Text excerpt:
******
The Government of Costa Rica has presented a bill aimed at establishing a single cap on pensions from various public systems, as a measure to ensure sustainability and eliminate so-called 'luxury pensions.' Costa Rican President Rodrigo Chaves expressed his opposition to these pensions, which he described as an 'abhorrent cancer,' during a press conference, mentioning that they were legalized by previous legislatures.
The proposal seeks to align pension systems with the maximum cap of the Disability, Old Age, and Death (IVM) regime of the Costa Rican Social Security Fund, which all private sector workers and some public sector workers are required to contribute to, with a current limit of 1,765,000 colons per month. The project includes reducing the highest pensions by up to 40%, following what the law and international agreements allow.
President Chaves emphasized that the bill is based on actuarial studies that consider that beneficiaries of 'luxury pensions' should have contributed 60% of their salary during their working life to receive the current pension amounts. During the presentation, the government displayed a 'top 10' list with names and photos of people receiving monthly pensions between 6,000 and 30,000 dollars, which are considered excessive.
******
Available data:
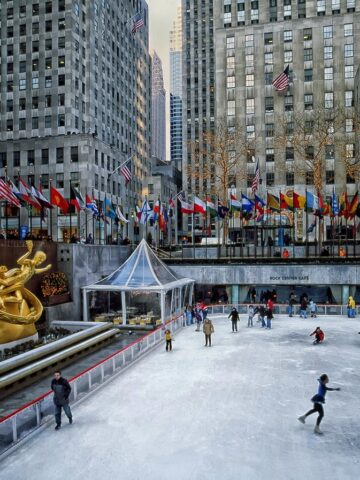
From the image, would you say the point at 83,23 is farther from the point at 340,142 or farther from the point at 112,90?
the point at 340,142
******
Parts of the exercise:
• A. In the Costa Rica pension text, how much did the beneficiaries of "luxury pensions" need to have contributed from their salary, according to the actuarial studies?
• B. Please reproduce the passage of the Costa Rica pension text that opens with the words containing "President Chaves emphasized" and closes with "are considered excessive.".
• C. Carry on the Costa Rica pension text from the point where it stops.

Answers to this exercise:
• A. 60% of their salary during their working life.

• B.
President Chaves emphasized that the bill is based on actuarial studies that consider that beneficiaries of 'luxury pensions' should have contributed 60% of their salary during their working life to receive the current pension amounts. During the presentation, the government displayed a 'top 10' list with names and photos of people receiving monthly pensions between 6,000 and 30,000 dollars, which are considered excessive.

• C.
It was reported that annually the Costa Rican state allocates 265 billion colons (approximately 525 million dollars) to these high-value pensions, an amount that, according to the government, could be used for the construction of educational centers and police stations. President Chaves criticized the Judiciary and opposition parties for these situations, although he indicated that to make structural changes, it would be necessary to wait until 2026, the year of the next presidential and legislative elections.